How we come across to others . . .

Zidane, the French soccer superstar, lost his cool in the World Cup Final and got ejected from the game. I found an interesting post about that incident here by a Yahoo writer on health.

I've read a few pieces by this writer before, and there is a holistic spirituality in what he writes - but always, as in this article, he takes his wisdom from eastern sources.

Actually, I have no problem with his sources. I think everything he quotes is true. The wisdom is real wisdom about human nature and life. It's Truth.

It also just strikes me how different it sounds when this writer gives a Zen proverb, and how if a Christian writer were to pen a similar piece it would sound when that writer would quote scripture. I'm guessing here, but I suspect that the "Christian" writer would be heard differently.

The writer from a Christian perspective would be suspected of being authoritative and exclusive - of trying to make a definitive, deny-all-other-truths truth statement. I think many people see Christianity in that way - not helpful, but belligerent. Someone who doesn't play well with others, who only wants his own way. Who dictates and never listens.

I think many would see a "Christian" article to be subtlely calling for a conversion, to accept the Christian view. Of being implicitly "against" other views.

I doubt that anyone would read the article by this writer and think that he's out to convert his readers to Buddism or Hinduism. It's non-threatening, non-confrontational, because it seems like he's just trying to help. He seems to be helping people understand the problems of anger, and help them live differently. Actually, that approach may result in readers becoming very interested in Zen proverbs and the teachings of Hindu gurus.

I want my faith to come across that way . . . that I am simply trying to help. I hope that when I share the wisdom of scripture I don't seem confrontational, but open and helpful.
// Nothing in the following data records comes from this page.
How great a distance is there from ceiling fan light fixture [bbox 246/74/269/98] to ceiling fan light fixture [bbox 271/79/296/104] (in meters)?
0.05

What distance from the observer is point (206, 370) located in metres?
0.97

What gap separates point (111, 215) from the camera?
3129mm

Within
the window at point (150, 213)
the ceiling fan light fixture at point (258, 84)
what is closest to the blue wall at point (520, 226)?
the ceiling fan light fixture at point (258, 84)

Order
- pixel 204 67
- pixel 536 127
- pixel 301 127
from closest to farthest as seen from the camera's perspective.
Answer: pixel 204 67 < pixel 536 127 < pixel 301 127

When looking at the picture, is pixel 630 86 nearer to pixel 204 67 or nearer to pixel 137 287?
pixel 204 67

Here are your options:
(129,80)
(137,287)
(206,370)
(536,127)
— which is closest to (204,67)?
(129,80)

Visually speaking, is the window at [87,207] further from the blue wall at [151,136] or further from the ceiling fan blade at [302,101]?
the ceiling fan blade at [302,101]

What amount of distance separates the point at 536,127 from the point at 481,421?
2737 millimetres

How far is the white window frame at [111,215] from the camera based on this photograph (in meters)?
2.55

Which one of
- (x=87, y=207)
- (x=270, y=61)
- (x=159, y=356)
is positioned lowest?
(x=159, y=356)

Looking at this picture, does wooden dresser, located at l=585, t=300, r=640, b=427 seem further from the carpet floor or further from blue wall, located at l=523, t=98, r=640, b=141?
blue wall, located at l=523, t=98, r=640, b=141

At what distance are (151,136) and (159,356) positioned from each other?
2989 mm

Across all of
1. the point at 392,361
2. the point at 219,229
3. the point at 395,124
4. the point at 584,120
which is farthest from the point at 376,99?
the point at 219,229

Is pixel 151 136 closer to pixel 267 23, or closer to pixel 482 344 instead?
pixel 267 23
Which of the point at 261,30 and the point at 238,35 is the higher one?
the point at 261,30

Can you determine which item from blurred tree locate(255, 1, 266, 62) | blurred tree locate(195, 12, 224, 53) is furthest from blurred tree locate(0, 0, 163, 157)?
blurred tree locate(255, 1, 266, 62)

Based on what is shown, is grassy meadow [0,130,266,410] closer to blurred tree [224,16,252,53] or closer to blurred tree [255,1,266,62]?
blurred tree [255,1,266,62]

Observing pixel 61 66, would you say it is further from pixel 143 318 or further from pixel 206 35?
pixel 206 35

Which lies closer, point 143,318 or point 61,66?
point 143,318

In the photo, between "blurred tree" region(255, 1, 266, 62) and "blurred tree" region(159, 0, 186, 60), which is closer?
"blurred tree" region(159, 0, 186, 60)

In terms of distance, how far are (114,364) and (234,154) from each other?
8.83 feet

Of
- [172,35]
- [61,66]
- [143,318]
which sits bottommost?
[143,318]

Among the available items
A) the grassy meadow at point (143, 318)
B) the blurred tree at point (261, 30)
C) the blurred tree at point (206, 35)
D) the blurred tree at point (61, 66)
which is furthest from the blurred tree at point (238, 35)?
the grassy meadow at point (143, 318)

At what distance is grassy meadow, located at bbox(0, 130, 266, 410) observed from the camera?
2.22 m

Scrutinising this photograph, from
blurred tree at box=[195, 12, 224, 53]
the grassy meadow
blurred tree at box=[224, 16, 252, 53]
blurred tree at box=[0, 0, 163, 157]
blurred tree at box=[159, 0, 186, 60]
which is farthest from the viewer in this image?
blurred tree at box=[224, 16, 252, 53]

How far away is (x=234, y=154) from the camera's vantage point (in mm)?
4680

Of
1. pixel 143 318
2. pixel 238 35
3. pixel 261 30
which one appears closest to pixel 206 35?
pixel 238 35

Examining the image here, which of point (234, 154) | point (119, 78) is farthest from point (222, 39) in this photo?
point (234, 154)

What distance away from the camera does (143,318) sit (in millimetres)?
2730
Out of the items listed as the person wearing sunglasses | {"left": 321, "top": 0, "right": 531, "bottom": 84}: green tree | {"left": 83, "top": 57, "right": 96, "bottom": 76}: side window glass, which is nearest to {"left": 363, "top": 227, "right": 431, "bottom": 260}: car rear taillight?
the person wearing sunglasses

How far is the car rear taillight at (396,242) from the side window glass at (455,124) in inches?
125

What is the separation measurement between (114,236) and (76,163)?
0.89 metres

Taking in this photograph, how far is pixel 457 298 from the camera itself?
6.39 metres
Which all makes me think about how Jesus came across when he was teaching . . .

Friday, July 07, 2006


Somehow, by an act of God's grace, everything seems to be getting done that needed to happen today. You have no idea how unlikely this seemed at 7:30 this morning. And it's only 12:30!

Monday, July 03, 2006

Statements of Belief

Any statement of what I actually believe would simply be a snapshot of a moment on this journey of seeking God. It might be useful for helping someone put me in a convenient pigeonhole . . . and it might be helpful for my own personal reflection. But to make a belief statement of "here I stand" might also tend to hold me back from where I need to stand.

God knows where I need to be standing. Sometimes I know where I am standing. I am never certain how much those two places overlap or share space.

I would like to have a statement of what I aspire to believe, rather than a statement of what I currently believe. Something like . . . I hope to believe in the mysteries of God, of Christ, of faith, of the Holy Spirit, of the resurrection, of baptism, of the second coming of Christ, of the Church, of righteous living . . . of loving God first.

But all these are mysteries in that to God they are fully known, and to me they are partially known. I don't even know how much (25%, 50%, or 80%?) I actually know.

I want to believe in all that God is, and stand firm on the pursuit of Him. I stand hopefully and humbly on my understanding of any of the mysteries of God. It seems that what we Christians share in common are not statements of belief as much as aspirations of belief. When I see others in terms of what they hope to believe rather than what they actually might articulate as belief today or tomorrow, I can certainly be gracious.

Being gracious is good. I hope to stand firmly in my belief in graciousness.